Task instructions: Reproduce exactly the lines from the line containing "By how much" through the end of the records below, including both ends, and nothing else.

Records for this exercise:

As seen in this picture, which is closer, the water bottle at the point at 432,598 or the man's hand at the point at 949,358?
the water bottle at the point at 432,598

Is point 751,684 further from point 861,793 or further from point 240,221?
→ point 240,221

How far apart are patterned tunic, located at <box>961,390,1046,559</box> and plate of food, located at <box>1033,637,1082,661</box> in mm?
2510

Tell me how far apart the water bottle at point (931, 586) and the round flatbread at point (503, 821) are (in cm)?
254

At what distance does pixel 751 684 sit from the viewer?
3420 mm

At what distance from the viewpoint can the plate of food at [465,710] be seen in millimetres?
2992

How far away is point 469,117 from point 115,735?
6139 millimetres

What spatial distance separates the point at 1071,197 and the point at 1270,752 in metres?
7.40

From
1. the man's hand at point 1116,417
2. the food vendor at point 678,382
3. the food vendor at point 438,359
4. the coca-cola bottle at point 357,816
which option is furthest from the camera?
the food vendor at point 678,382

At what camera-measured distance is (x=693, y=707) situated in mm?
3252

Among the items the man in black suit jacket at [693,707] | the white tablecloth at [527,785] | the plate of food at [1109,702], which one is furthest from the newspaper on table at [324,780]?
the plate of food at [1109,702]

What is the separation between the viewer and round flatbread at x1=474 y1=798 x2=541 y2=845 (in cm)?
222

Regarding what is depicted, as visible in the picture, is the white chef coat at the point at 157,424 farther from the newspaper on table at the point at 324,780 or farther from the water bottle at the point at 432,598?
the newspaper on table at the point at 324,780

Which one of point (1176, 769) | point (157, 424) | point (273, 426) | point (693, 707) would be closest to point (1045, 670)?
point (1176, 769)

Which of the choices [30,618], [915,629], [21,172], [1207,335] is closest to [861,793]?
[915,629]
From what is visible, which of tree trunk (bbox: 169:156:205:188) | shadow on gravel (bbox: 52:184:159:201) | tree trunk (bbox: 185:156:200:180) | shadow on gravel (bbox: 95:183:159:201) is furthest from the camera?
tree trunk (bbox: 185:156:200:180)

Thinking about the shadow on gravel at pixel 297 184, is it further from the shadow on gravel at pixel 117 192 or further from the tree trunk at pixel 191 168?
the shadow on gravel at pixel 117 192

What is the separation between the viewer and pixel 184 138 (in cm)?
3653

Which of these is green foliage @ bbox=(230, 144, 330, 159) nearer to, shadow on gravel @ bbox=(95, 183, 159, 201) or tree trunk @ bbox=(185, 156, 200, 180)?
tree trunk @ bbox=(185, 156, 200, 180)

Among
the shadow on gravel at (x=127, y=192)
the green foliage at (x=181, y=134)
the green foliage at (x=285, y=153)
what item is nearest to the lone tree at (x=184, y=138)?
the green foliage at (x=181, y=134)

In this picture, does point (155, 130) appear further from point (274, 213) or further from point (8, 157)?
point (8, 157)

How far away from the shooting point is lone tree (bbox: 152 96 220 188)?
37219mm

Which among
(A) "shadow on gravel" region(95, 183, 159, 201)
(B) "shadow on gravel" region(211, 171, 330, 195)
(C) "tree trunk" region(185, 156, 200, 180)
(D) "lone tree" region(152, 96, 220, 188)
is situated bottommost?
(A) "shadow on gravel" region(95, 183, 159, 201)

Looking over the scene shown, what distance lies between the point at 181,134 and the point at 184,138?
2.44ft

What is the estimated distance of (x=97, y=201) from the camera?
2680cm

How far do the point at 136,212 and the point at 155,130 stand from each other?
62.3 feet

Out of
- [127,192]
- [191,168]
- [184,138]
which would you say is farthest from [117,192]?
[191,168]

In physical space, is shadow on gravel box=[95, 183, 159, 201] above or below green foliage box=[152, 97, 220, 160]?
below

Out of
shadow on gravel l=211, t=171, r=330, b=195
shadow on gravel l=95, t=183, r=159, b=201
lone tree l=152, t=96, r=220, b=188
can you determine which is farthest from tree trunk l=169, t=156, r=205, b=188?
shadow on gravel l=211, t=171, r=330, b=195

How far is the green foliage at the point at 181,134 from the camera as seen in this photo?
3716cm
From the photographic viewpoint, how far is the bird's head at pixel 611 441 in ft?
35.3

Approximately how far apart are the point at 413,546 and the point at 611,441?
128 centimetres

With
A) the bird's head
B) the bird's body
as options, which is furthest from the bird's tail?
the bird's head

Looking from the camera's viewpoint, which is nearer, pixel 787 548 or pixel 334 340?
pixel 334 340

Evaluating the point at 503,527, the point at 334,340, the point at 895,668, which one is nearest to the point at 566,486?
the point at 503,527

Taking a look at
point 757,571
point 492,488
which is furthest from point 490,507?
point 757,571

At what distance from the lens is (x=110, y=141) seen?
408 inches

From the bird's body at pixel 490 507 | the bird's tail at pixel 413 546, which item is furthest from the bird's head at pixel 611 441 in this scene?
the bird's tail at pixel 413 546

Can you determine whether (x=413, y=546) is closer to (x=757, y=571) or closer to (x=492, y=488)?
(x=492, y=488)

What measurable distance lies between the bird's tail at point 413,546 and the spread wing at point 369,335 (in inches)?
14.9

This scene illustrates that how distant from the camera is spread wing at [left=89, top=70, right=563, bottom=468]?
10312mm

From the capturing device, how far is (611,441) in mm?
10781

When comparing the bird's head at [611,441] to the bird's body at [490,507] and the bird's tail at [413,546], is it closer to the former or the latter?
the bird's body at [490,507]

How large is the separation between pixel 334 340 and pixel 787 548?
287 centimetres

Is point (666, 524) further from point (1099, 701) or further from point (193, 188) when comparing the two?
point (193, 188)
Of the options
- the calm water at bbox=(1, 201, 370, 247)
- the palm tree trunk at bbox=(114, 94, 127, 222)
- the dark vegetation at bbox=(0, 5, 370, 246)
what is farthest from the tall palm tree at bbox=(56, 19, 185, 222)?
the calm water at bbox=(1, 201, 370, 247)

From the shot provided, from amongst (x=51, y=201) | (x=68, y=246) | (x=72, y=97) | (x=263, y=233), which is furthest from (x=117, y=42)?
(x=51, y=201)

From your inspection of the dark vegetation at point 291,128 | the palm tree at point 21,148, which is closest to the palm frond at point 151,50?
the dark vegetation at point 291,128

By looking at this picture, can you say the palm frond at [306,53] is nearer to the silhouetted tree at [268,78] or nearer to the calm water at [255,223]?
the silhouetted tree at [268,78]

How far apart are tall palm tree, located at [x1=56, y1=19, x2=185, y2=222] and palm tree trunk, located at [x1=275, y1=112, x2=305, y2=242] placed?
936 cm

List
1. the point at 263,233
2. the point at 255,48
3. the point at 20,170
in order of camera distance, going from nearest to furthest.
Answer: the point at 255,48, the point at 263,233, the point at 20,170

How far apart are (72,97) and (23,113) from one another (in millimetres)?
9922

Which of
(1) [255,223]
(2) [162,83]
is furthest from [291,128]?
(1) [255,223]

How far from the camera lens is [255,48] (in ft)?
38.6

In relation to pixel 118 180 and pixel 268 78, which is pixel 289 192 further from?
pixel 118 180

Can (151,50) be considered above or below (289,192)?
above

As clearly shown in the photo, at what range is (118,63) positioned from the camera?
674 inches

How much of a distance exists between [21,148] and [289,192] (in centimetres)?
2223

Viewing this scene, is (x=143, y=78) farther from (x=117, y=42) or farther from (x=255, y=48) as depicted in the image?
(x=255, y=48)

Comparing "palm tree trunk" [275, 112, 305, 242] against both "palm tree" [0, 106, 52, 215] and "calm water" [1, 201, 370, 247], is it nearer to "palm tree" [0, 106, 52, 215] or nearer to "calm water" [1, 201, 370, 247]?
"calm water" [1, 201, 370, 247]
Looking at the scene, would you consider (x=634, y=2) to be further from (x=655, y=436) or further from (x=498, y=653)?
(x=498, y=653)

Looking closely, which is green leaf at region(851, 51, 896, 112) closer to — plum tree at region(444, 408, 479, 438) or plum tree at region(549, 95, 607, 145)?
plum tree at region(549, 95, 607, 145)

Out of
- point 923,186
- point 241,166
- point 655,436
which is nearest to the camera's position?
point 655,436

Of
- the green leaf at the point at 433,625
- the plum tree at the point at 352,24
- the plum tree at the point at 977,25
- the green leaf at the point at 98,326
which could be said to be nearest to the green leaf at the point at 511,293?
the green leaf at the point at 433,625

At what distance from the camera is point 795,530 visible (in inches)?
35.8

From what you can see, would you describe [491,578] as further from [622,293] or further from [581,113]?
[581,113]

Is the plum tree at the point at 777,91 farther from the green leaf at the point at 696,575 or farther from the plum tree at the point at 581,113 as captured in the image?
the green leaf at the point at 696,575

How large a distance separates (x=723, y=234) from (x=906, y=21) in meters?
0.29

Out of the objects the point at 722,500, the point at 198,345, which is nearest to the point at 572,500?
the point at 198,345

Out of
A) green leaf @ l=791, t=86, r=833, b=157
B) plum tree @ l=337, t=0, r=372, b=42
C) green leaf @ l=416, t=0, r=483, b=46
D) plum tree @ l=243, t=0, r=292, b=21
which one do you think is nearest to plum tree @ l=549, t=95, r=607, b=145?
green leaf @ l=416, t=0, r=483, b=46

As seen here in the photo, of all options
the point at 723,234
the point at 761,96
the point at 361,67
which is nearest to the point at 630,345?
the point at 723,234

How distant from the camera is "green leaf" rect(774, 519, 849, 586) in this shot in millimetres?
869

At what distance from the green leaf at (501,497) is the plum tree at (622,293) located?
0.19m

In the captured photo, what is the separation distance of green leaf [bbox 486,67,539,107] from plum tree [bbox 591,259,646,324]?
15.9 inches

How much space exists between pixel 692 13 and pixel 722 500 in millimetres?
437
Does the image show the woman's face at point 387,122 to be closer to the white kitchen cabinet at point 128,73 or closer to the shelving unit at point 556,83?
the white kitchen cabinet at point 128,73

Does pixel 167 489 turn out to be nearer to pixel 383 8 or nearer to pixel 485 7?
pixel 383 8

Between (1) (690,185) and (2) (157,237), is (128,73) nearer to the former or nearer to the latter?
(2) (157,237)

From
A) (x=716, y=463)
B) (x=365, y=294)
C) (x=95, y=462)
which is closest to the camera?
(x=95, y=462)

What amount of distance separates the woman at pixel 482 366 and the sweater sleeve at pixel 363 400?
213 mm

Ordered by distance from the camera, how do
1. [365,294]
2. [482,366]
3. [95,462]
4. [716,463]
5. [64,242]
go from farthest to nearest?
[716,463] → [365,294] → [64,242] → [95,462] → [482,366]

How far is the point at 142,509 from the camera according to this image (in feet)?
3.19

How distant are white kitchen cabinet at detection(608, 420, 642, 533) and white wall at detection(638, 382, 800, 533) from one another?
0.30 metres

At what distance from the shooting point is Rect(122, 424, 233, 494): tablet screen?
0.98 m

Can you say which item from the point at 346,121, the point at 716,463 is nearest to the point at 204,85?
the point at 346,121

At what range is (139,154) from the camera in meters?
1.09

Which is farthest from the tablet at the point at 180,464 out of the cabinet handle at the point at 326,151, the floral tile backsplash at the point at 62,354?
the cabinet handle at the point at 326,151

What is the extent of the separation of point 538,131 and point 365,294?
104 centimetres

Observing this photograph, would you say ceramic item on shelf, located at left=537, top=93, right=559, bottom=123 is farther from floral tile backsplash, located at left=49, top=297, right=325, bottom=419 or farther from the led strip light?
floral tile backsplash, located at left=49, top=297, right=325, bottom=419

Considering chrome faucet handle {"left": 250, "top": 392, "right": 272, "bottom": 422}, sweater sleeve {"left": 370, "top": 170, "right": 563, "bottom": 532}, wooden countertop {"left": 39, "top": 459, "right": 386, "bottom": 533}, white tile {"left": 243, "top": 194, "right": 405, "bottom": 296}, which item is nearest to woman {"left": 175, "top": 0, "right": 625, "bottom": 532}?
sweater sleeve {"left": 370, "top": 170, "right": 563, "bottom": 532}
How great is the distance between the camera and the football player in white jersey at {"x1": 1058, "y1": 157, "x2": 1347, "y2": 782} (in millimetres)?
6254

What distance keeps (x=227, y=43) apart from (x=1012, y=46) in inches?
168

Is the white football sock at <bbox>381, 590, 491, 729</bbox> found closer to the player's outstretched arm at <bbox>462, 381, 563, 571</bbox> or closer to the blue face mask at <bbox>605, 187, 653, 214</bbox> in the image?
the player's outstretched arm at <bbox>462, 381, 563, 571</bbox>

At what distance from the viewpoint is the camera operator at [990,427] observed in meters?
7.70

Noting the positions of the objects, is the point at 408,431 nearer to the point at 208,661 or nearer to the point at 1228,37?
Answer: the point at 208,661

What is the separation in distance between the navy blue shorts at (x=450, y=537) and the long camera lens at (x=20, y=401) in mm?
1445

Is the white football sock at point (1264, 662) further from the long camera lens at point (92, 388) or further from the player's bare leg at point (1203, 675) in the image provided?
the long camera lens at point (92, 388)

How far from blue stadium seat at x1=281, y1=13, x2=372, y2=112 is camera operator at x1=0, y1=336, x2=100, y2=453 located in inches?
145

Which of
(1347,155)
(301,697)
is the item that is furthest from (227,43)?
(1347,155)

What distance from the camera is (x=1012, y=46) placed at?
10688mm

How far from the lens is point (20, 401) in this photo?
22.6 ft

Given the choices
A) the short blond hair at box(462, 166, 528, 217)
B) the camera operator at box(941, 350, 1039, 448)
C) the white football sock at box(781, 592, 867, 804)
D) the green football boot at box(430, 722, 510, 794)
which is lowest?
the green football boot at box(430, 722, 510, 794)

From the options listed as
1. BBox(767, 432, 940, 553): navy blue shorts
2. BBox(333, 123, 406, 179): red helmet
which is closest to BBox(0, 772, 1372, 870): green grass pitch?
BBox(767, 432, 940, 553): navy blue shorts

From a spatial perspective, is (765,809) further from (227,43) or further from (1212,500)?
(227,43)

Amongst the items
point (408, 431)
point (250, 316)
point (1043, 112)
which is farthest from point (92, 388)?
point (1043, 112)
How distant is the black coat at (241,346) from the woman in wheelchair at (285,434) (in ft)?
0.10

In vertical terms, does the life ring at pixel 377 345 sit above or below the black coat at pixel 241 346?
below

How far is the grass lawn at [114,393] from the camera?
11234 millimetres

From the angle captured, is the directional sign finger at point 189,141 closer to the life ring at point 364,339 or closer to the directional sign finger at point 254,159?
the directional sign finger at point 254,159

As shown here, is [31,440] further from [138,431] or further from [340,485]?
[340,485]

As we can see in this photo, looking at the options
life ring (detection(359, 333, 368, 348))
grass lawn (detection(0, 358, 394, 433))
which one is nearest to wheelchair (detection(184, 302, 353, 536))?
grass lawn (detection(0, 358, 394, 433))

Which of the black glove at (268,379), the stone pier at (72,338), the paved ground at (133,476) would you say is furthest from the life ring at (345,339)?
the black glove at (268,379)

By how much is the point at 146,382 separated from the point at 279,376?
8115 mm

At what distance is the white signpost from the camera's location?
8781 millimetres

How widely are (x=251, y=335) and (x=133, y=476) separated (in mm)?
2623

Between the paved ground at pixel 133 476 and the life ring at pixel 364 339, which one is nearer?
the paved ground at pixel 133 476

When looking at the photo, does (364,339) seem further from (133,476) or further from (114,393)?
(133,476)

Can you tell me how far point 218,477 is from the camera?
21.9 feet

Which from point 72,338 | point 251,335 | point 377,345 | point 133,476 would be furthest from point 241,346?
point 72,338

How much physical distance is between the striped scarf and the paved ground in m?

Written answer:
By how much is the point at 146,382 separated from the point at 279,376?
8115 mm

At what distance is the white signpost from the camera's location?
8781 millimetres

How widely are (x=251, y=335) and (x=133, y=476) separated (in mm)?
2623

Between the paved ground at pixel 133 476 and the life ring at pixel 364 339, which one is nearer?
the paved ground at pixel 133 476

When looking at the photo, does (364,339) seem further from (133,476) or further from (114,393)?
(133,476)

Can you tell me how far point 218,477 is from the camera?
21.9 feet

Which from point 72,338 | point 251,335 | point 377,345 | point 133,476 would be furthest from point 241,346?
point 72,338

How much physical distance is between the striped scarf and the paved ground in m?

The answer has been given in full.